One difficulty in using this field is the difference between the polynomials we used to define the field and the bytes that we would like to represent as field elements. To avoid manually converting everywhere, we defined another field structure directly on the type and used Coq’s Canonical Structures.

5 Verifying the Functional Model

5.1 Decoder Correctness

To prove the RSE algorithm correct, we need to prove that the decoder actually reconstructs the original packets. That is, if the data and parity packets that were marked as “received” are correct and there are at most h missing packets, then running the decoder on the received packets should recover the original data. We state this in Coq below:

figure v

This theorem is expressed entirely in terms of MathComp matrices and operations; it does not rely on the C implementation at all. Its proof requires two main tasks: showing that \(W'_2\) is invertible and proving that the sequence of operations in the decoder is sufficient to recover the original data. The second task is fairly straightforward; we compare the matrices elementwise. Thus, the main challenge comes from proving the invertibility of the submatrix \(W'_2\).

Proving the Invertibility of \(\boldsymbol{W'_2}\). Recall that \(W_2'\) is a dynamically chosen submatrix of W, the right submatrix of the row-reduced Vandermonde matrix V. Therefore, we want to prove the following theorem ():

Theorem 1

Let V be an \(m \times n\) row-reduced Vandermonde matrix on distinct elements. Let \(m \le n\) and \(z \le \min (m, n-m)\). Let Y be the submatrix of V formed by taking z rows of V and z of the last \((n - m)\) columns of V. Then Y is invertible.

Formally proving this theorem in Coq is quite complicated, partly because MathComp does not include many of the definitions and results that we need. Namely, we need to define and prove properties about row operations and Vandermonde matrices, including the following well-known property ():

Theorem 2

Let V be an \(n \times n\) Vandermonde matrix on distinct nonzero elements. Then V is invertible.

The proof relies on the fact that a degree n polynomial with \(n+1\) zeroes is identically zero, a fact already included in MathComp. This marks the only direct use of polynomial properties (other than in the finite field construction); the rest of the results are purely based on linear algebra.

Note that the only property we required of the weight matrix W was that every \(z \times z\) submatrix is invertible. Row-reduced Vandermonde matrices satisfy this property, but any other matrix that satisfies this property could be used, and the encoding-decoding scheme would still be correct.

5.2 Gaussian Elimination

Proving full Gaussian elimination (Algorithm 1) correct is fairly standard (though nontrivial to formalize completely in Coq), since the algorithm is very well-understood.

MATERIAL:
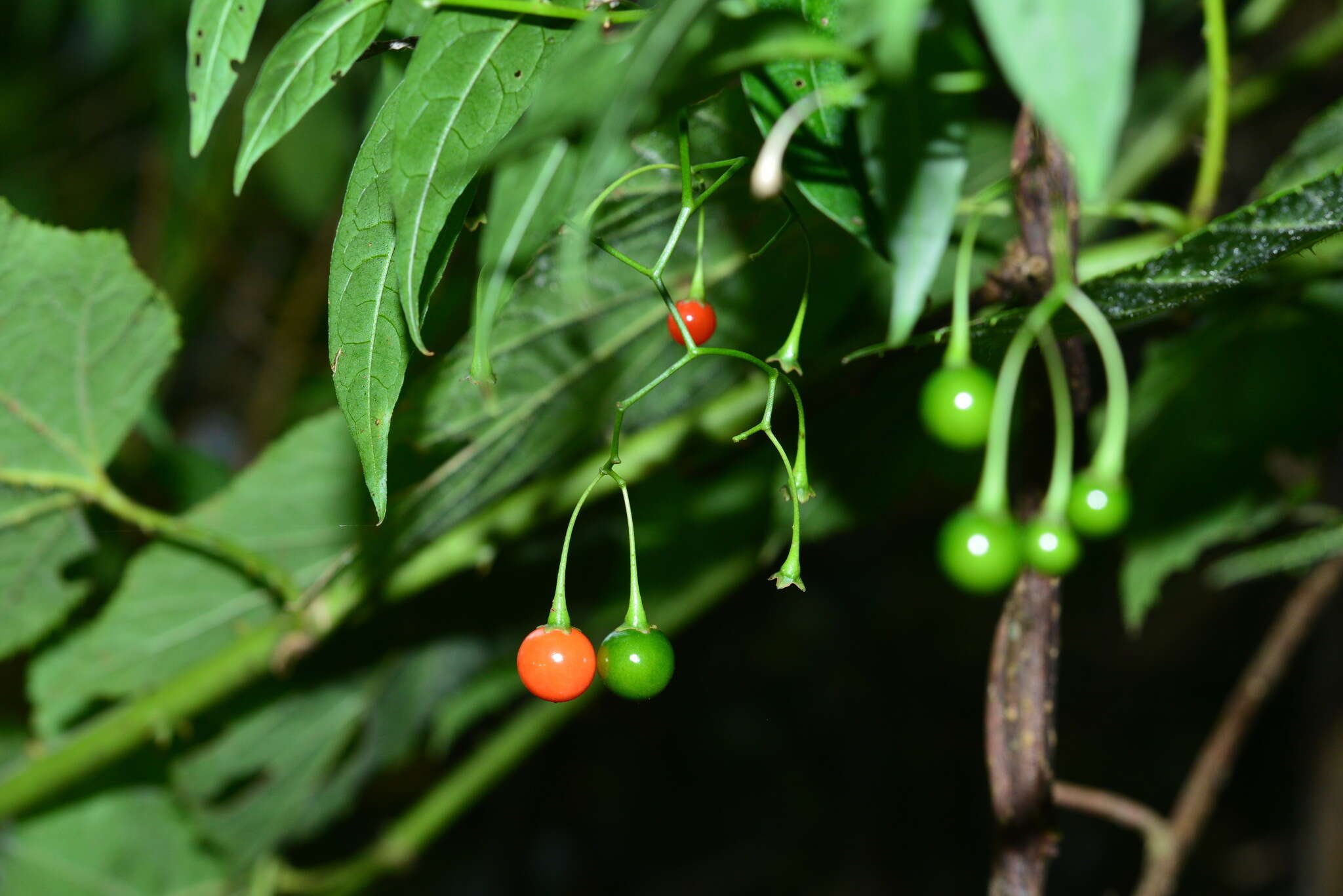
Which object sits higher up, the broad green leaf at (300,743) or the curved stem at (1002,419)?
the curved stem at (1002,419)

GOAL: Return the stretch of the Coq decoder-verification excerpt from "This theorem is" up to and including "the submatrix \(W'_2\).", copied word for word.

RESPONSE TO THIS TASK:
This theorem is expressed entirely in terms of MathComp matrices and operations; it does not rely on the C implementation at all. Its proof requires two main tasks: showing that \(W'_2\) is invertible and proving that the sequence of operations in the decoder is sufficient to recover the original data. The second task is fairly straightforward; we compare the matrices elementwise. Thus, the main challenge comes from proving the invertibility of the submatrix \(W'_2\).